Your objective:
Please print the entries exactly, omitting each image.
Provided entries START
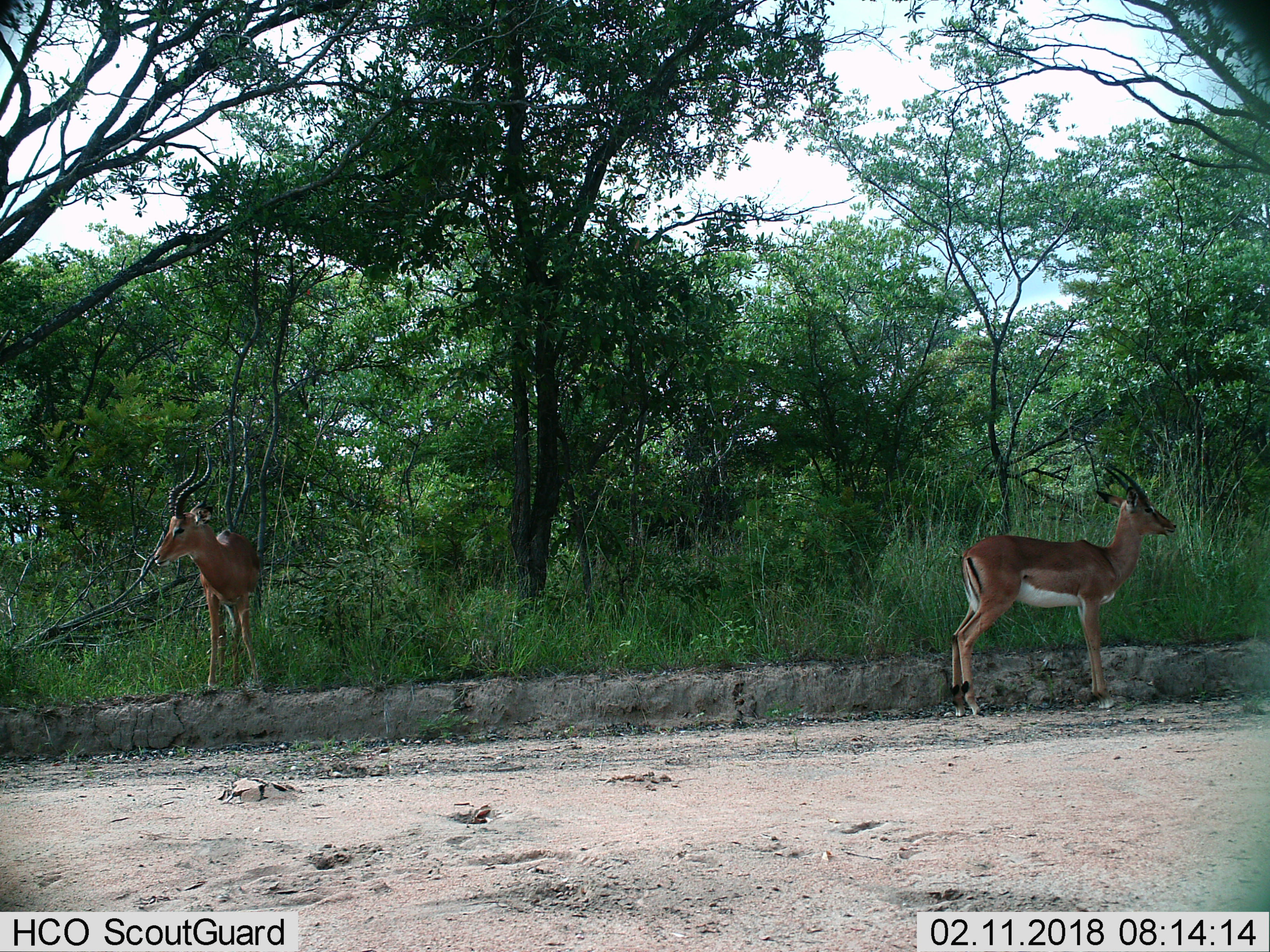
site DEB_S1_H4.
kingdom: Animalia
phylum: Chordata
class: Mammalia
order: Artiodactyla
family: Bovidae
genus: Aepyceros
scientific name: Aepyceros melampus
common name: impala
Impala (Aepyceros melampus), count 2. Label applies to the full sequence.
Provided entries END
Response to this task:
site DEB_S1_H4.
kingdom: Animalia
phylum: Chordata
class: Mammalia
order: Artiodactyla
family: Bovidae
genus: Aepyceros
scientific name: Aepyceros melampus
common name: impala
Impala (Aepyceros melampus), count 2. Label applies to the full sequence.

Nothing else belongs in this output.